» What the exercise asks: Keeping every word intact, reproduce all of the records.

Short web captions:
==============================
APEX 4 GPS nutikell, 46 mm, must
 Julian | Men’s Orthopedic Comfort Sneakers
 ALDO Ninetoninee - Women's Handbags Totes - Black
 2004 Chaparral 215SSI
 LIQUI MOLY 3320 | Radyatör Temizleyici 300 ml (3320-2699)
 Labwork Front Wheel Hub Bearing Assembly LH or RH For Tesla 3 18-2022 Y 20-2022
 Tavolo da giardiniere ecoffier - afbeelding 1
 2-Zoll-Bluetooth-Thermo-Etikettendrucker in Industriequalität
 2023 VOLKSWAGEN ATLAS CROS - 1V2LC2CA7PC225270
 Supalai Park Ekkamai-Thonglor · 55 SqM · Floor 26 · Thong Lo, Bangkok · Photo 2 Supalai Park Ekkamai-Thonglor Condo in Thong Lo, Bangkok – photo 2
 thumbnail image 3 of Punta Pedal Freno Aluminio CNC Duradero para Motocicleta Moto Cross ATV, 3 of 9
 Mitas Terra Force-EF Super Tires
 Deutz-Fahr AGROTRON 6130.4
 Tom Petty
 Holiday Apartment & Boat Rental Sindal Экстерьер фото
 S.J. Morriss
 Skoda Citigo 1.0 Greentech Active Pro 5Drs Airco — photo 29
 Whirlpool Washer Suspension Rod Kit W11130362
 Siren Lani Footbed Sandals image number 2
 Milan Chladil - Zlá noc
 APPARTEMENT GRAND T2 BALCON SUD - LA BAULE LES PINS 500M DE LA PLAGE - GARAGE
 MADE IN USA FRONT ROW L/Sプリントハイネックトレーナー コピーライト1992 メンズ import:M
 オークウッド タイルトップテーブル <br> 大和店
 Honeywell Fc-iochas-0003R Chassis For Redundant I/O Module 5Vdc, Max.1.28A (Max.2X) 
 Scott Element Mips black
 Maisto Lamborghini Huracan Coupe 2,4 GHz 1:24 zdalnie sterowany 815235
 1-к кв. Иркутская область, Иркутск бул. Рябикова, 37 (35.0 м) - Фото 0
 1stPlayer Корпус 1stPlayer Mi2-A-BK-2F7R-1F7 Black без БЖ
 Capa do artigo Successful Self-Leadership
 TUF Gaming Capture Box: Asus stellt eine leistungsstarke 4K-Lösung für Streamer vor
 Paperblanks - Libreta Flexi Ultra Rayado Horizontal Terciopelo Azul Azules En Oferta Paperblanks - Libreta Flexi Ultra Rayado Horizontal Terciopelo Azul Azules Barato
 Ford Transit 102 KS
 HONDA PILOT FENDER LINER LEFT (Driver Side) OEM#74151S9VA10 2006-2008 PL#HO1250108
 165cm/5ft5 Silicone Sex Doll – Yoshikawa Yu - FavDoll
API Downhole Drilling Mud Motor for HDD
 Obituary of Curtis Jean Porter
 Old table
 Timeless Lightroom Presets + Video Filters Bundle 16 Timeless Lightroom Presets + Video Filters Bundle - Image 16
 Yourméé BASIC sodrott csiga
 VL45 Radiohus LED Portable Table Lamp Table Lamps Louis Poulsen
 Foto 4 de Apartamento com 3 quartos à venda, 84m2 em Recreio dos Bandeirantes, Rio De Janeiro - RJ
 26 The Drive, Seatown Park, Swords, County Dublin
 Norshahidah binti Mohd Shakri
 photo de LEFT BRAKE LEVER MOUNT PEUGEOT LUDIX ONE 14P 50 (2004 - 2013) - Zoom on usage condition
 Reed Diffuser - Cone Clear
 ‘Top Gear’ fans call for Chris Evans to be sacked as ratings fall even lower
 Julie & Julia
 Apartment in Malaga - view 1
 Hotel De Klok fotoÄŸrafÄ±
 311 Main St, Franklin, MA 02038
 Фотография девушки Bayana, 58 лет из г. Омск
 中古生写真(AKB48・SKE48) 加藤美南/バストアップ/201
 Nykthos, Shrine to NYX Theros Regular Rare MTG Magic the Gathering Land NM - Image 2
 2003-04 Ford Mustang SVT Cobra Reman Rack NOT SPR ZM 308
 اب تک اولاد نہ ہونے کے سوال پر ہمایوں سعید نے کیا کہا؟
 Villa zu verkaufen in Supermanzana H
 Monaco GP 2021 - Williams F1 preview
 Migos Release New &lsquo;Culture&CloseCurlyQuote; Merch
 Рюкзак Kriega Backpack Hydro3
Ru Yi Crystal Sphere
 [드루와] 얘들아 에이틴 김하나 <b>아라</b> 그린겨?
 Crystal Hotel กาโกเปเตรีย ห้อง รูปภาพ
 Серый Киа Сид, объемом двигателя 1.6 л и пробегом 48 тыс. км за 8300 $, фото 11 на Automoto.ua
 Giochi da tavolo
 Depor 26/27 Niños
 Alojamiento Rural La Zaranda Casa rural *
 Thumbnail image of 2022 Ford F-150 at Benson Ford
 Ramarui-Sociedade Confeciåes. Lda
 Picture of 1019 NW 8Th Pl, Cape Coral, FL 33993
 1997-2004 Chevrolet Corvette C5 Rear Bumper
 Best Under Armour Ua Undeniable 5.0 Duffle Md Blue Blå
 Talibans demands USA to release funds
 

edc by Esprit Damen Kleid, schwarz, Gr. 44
==============================
» Response for this exercise:
APEX 4 GPS nutikell, 46 mm, must
 Julian | Men’s Orthopedic Comfort Sneakers
 ALDO Ninetoninee - Women's Handbags Totes - Black
 2004 Chaparral 215SSI
 LIQUI MOLY 3320 | Radyatör Temizleyici 300 ml (3320-2699)
 Labwork Front Wheel Hub Bearing Assembly LH or RH For Tesla 3 18-2022 Y 20-2022
 Tavolo da giardiniere ecoffier - afbeelding 1
 2-Zoll-Bluetooth-Thermo-Etikettendrucker in Industriequalität
 2023 VOLKSWAGEN ATLAS CROS - 1V2LC2CA7PC225270
 Supalai Park Ekkamai-Thonglor · 55 SqM · Floor 26 · Thong Lo, Bangkok · Photo 2 Supalai Park Ekkamai-Thonglor Condo in Thong Lo, Bangkok – photo 2
 thumbnail image 3 of Punta Pedal Freno Aluminio CNC Duradero para Motocicleta Moto Cross ATV, 3 of 9
 Mitas Terra Force-EF Super Tires
 Deutz-Fahr AGROTRON 6130.4
 Tom Petty
 Holiday Apartment & Boat Rental Sindal Экстерьер фото
 S.J. Morriss
 Skoda Citigo 1.0 Greentech Active Pro 5Drs Airco — photo 29
 Whirlpool Washer Suspension Rod Kit W11130362
 Siren Lani Footbed Sandals image number 2
 Milan Chladil - Zlá noc
 APPARTEMENT GRAND T2 BALCON SUD - LA BAULE LES PINS 500M DE LA PLAGE - GARAGE
 MADE IN USA FRONT ROW L/Sプリントハイネックトレーナー コピーライト1992 メンズ import:M
 オークウッド タイルトップテーブル <br> 大和店
 Honeywell Fc-iochas-0003R Chassis For Redundant I/O Module 5Vdc, Max.1.28A (Max.2X) 
 Scott Element Mips black
 Maisto Lamborghini Huracan Coupe 2,4 GHz 1:24 zdalnie sterowany 815235
 1-к кв. Иркутская область, Иркутск бул. Рябикова, 37 (35.0 м) - Фото 0
 1stPlayer Корпус 1stPlayer Mi2-A-BK-2F7R-1F7 Black без БЖ
 Capa do artigo Successful Self-Leadership
 TUF Gaming Capture Box: Asus stellt eine leistungsstarke 4K-Lösung für Streamer vor
 Paperblanks - Libreta Flexi Ultra Rayado Horizontal Terciopelo Azul Azules En Oferta Paperblanks - Libreta Flexi Ultra Rayado Horizontal Terciopelo Azul Azules Barato
 Ford Transit 102 KS
 HONDA PILOT FENDER LINER LEFT (Driver Side) OEM#74151S9VA10 2006-2008 PL#HO1250108
 165cm/5ft5 Silicone Sex Doll – Yoshikawa Yu - FavDoll
API Downhole Drilling Mud Motor for HDD
 Obituary of Curtis Jean Porter
 Old table
 Timeless Lightroom Presets + Video Filters Bundle 16 Timeless Lightroom Presets + Video Filters Bundle - Image 16
 Yourméé BASIC sodrott csiga
 VL45 Radiohus LED Portable Table Lamp Table Lamps Louis Poulsen
 Foto 4 de Apartamento com 3 quartos à venda, 84m2 em Recreio dos Bandeirantes, Rio De Janeiro - RJ
 26 The Drive, Seatown Park, Swords, County Dublin
 Norshahidah binti Mohd Shakri
 photo de LEFT BRAKE LEVER MOUNT PEUGEOT LUDIX ONE 14P 50 (2004 - 2013) - Zoom on usage condition
 Reed Diffuser - Cone Clear
 ‘Top Gear’ fans call for Chris Evans to be sacked as ratings fall even lower
 Julie & Julia
 Apartment in Malaga - view 1
 Hotel De Klok fotoÄŸrafÄ±
 311 Main St, Franklin, MA 02038
 Фотография девушки Bayana, 58 лет из г. Омск
 中古生写真(AKB48・SKE48) 加藤美南/バストアップ/201
 Nykthos, Shrine to NYX Theros Regular Rare MTG Magic the Gathering Land NM - Image 2
 2003-04 Ford Mustang SVT Cobra Reman Rack NOT SPR ZM 308
 اب تک اولاد نہ ہونے کے سوال پر ہمایوں سعید نے کیا کہا؟
 Villa zu verkaufen in Supermanzana H
 Monaco GP 2021 - Williams F1 preview
 Migos Release New &lsquo;Culture&CloseCurlyQuote; Merch
 Рюкзак Kriega Backpack Hydro3
Ru Yi Crystal Sphere
 [드루와] 얘들아 에이틴 김하나 <b>아라</b> 그린겨?
 Crystal Hotel กาโกเปเตรีย ห้อง รูปภาพ
 Серый Киа Сид, объемом двигателя 1.6 л и пробегом 48 тыс. км за 8300 $, фото 11 на Automoto.ua
 Giochi da tavolo
 Depor 26/27 Niños
 Alojamiento Rural La Zaranda Casa rural *
 Thumbnail image of 2022 Ford F-150 at Benson Ford
 Ramarui-Sociedade Confeciåes. Lda
 Picture of 1019 NW 8Th Pl, Cape Coral, FL 33993
 1997-2004 Chevrolet Corvette C5 Rear Bumper
 Best Under Armour Ua Undeniable 5.0 Duffle Md Blue Blå
 Talibans demands USA to release funds
 

edc by Esprit Damen Kleid, schwarz, Gr. 44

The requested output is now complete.